(PROVIDED PASSAGE)

More powerful tools in the fight against extinction
Conservation of the Endangered Pacific pocket mouse
Once found in coastal habitats stretching from Los Angeles to the southern border, the critically endangered Pacific pocket mouse (pictured above) now persists in three small populations in Southern California, each isolated from one another by long distances and urban barriers. Continued population declines prompted the establishment of a conservation breeding program at the San Diego Zoo Institute for Conservation Research in 2012 to help save the species from extinction.
Previous blogs have described how genetic tools have helped us to better manage Pacific pocket mice both in the breeding program and in the wild. Genotyping hundreds of mice at about 20 different sites in each of their genomes shed light on population differences and genetic diversity, and helped us to better understand how a mouse’s reproductive success was related to its ancestry.
But these studies also raised a number of questions that could not be addressed with traditional genetic methods that use only a tiny fraction of the genome.
From Genetics to Genomics
What to do when a handful of genetic markers will not do? Sequence the whole genome!
We now have entire genome sequences for nearly 400 Pacific pocket mice from the three wild populations and the conservation breeding program. With each genome close to 2.6 billion base pairs in length, the raw data alone requires more storage than the capacity of twenty iPhone 7s combined, a figure that grows several times over during the process of analyzing.

(End PROVIDED PASSAGE)

* [EXERCISE DIRECTIONS] Can you carry on the piece about conserving the Pacific pocket mouse from the point where it stops? You won't need the records for this.

(PROVIDED MATERIAL)

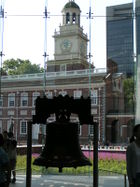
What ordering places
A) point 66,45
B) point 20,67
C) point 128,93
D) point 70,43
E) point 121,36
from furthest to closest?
point 70,43
point 66,45
point 20,67
point 128,93
point 121,36

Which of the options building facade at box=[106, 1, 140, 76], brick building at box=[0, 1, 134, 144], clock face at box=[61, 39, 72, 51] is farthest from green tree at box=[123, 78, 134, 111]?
clock face at box=[61, 39, 72, 51]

(End PROVIDED MATERIAL)

* [OUTPUT]
Moreover, the computational power required just to align the data so that it can be boiled down to a set of informative genetic variants takes two weeks with the task spread across 30 CPU. (For reference, most laptops have 2 CPU.)
From these genomes (the first of its kind for a species in the family Heteromyidae), we have identified about 14 million genetic variants across the Pacific pocket mouse genome. We are hopeful that this far more complete and comprehensive dataset will allow us to address long-standing questions.
For example, a first analysis of this genomic dataset aims to understand the history of the Pacific pocket mouse. How large are the wild populations, how large have they been historically, and how recently did they decline? How long have the populations been isolated? Are there local adaptations that are unique to the different populations? Understanding their history will provide important information about the source of population declines and whether restoring migration between the isolated populations is an appropriate management strategy.